BEGIN

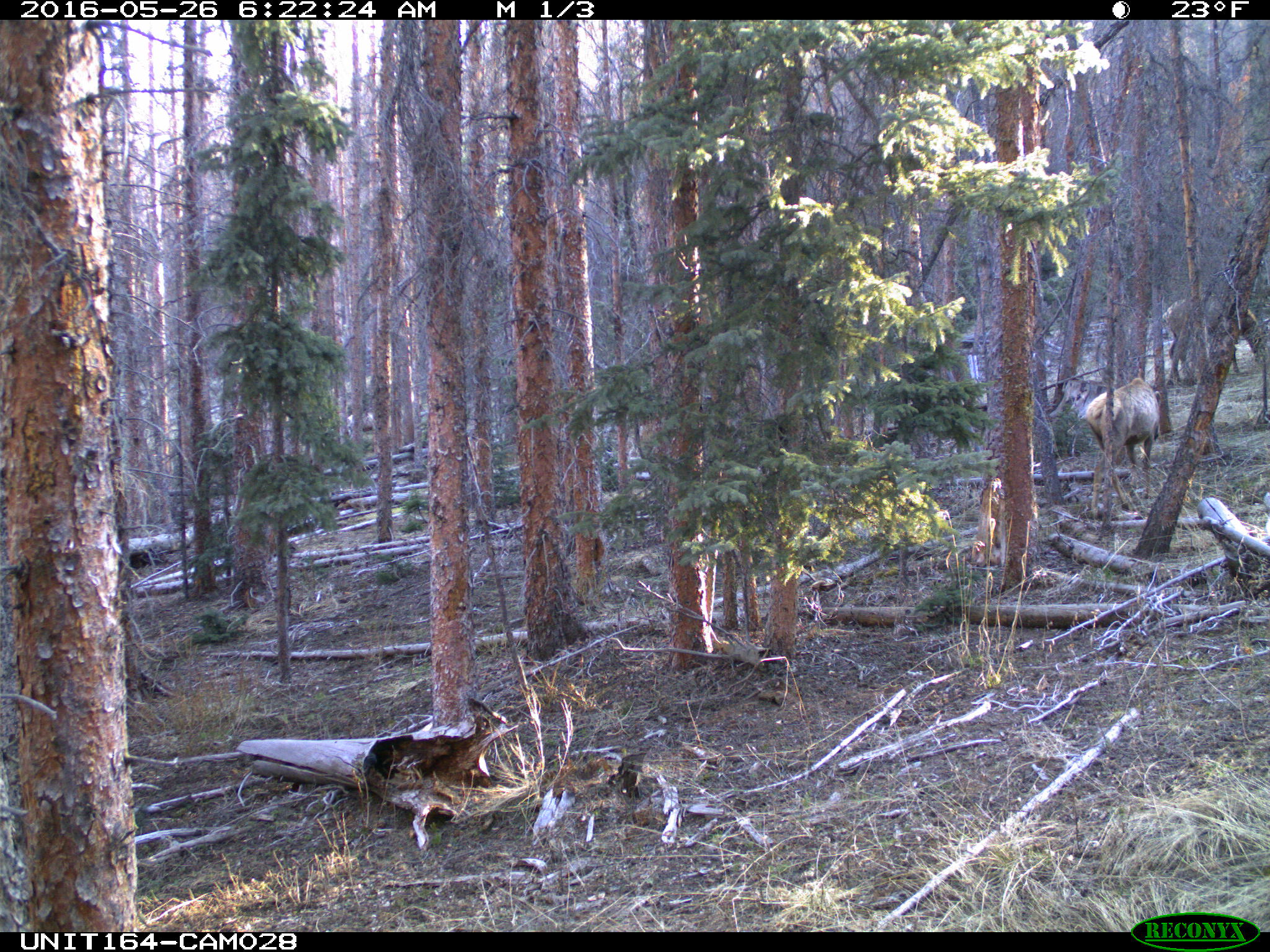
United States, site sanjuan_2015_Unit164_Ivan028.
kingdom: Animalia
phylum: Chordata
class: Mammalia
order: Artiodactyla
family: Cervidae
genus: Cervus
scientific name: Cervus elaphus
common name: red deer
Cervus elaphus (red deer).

END
BEGIN

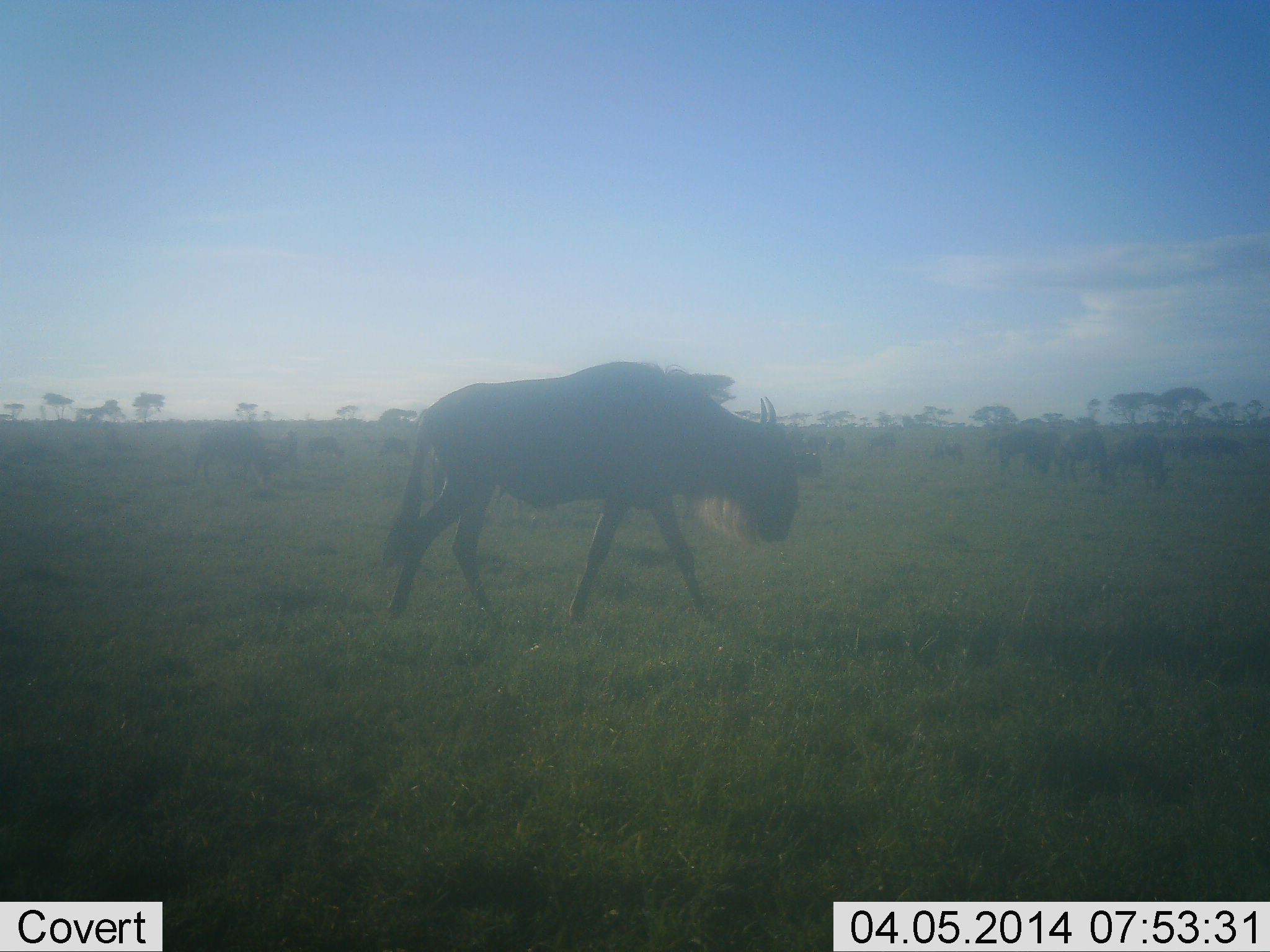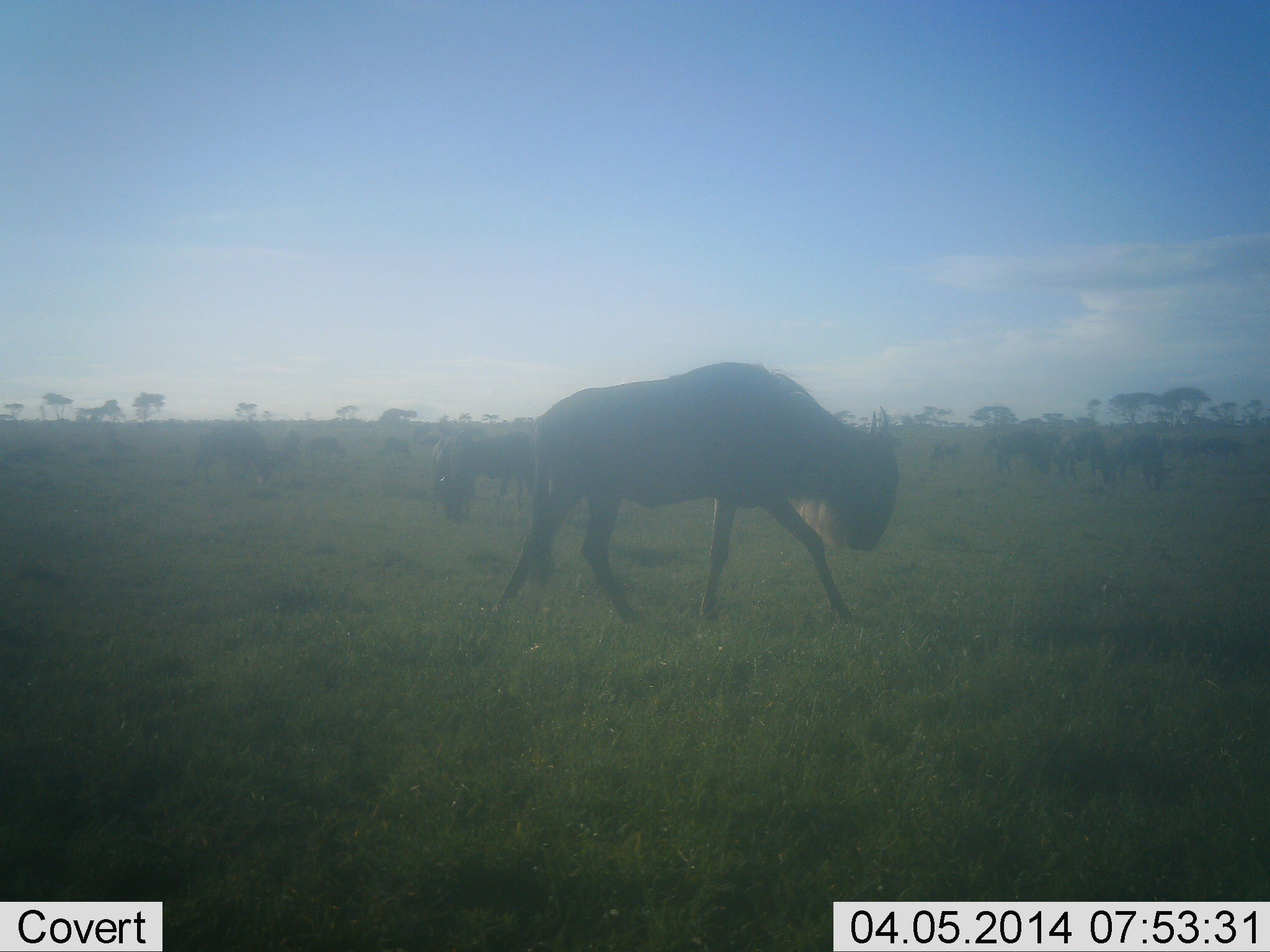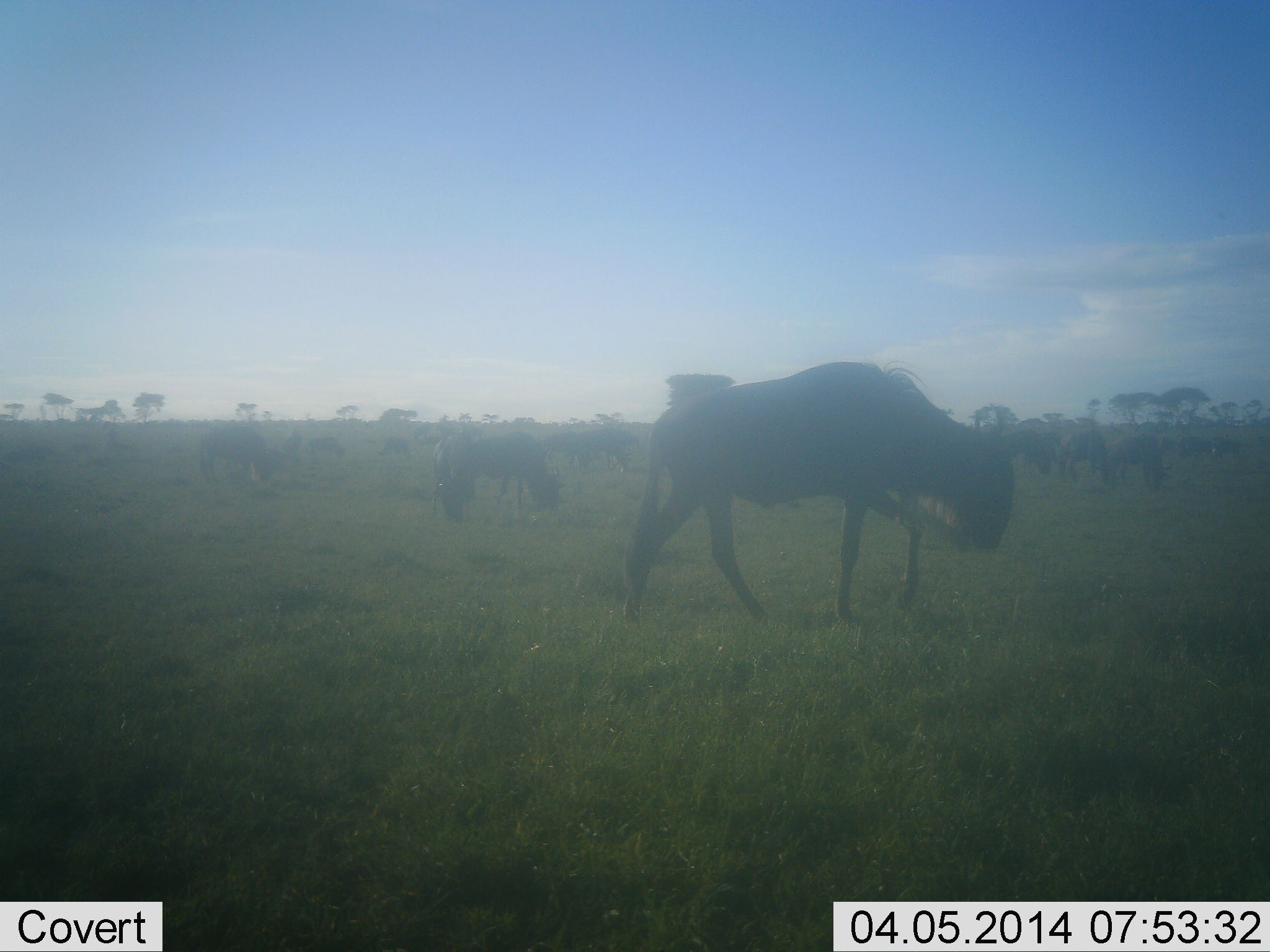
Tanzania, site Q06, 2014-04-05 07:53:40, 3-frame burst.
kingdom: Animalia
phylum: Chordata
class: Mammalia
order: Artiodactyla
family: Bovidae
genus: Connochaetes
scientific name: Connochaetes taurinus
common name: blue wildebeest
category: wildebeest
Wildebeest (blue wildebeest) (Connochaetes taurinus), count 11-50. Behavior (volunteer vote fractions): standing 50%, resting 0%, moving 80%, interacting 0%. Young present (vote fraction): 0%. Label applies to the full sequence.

END

> **Work instruction**: Starting from the data above, filter for lines with "site" and copy each one.

> **Your solution**:
United States, site sanjuan_2015_Unit164_Ivan028.
Tanzania, site Q06, 2014-04-05 07:53:40, 3-frame burst.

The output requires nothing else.